● **Selection**
* * * *

The philosophical ramifications of Darwin's theories are so immense that they strike at the most fundamental oppositions at the heart of Western culture: the difference between human and animal, male and female, Nature and culture. He reverses a system of signification at least as old as the Greek polis with whose emergence the images of hybrid and intermediary forms (centaurs, Amazons, Cyclops) were banished to the realms of monstrosity and otherness. With the disappearance of the Author from Darwin's universe, these oppositions, which had been elevated virtually to the status of logical categories or necessary ways of thinking about the world, collapsed into a kind of Derridean freeplay.

Margot Norris, Beasts of the Modern Imagination (p. 37)

* * * *

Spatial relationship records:
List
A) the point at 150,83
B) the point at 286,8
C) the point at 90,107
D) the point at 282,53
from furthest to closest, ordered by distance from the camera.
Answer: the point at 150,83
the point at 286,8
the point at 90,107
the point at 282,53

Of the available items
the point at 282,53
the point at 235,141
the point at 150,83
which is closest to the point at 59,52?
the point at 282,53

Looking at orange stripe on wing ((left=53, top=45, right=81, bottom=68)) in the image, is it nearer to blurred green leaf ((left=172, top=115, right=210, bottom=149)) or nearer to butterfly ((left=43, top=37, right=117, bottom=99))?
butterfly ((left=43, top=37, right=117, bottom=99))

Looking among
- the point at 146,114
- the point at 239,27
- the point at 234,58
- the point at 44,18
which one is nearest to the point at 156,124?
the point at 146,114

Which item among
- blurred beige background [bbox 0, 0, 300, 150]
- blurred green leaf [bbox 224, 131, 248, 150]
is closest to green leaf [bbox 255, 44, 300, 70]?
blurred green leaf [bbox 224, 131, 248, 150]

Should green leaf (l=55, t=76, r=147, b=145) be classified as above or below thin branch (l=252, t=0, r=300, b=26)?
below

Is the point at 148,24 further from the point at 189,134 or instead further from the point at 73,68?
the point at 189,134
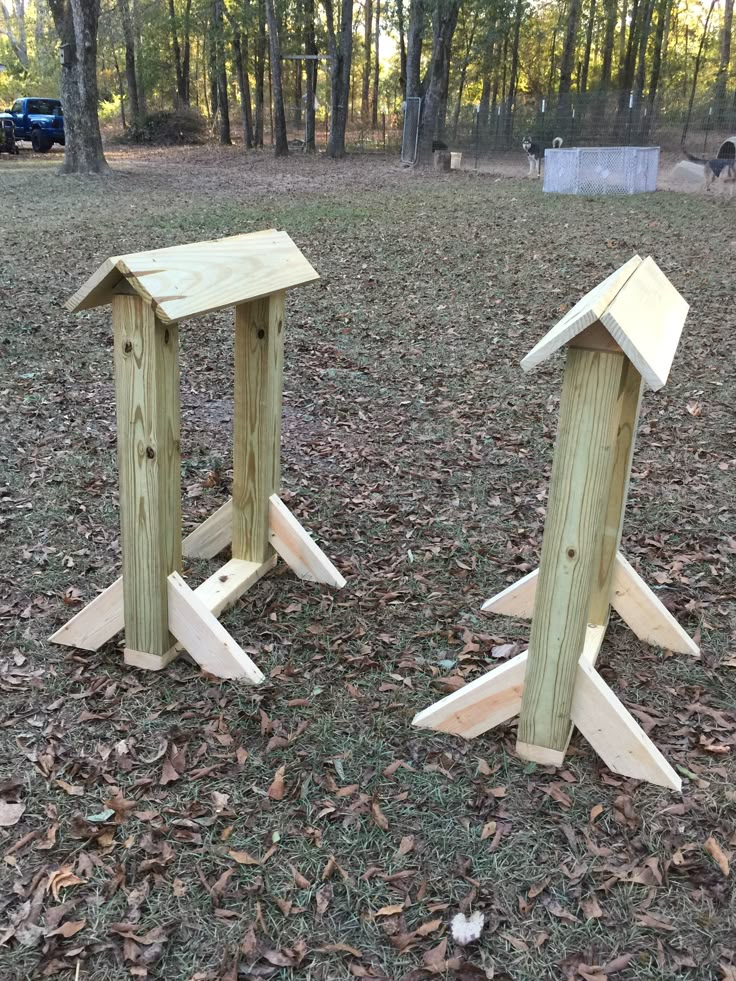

* * * *

● **Set exercise**
Condense the paragraph in the passage on Darwin that begins "The philosophical ramifications of Darwin's theories" into a shorter version that keeps its main points.

● **Exercise result**
Darwin's theories challenge Western culture's most basic oppositions: human and animal, male and female, Nature and culture. They overturn a system of meaning at least as old as the Greek polis, which had pushed hybrid and in-between forms such as centaurs, Amazons and Cyclops into monstrosity and otherness. With no Author in Darwin's universe, these oppositions, once treated almost as logical categories, collapsed into a kind of Derridean freeplay.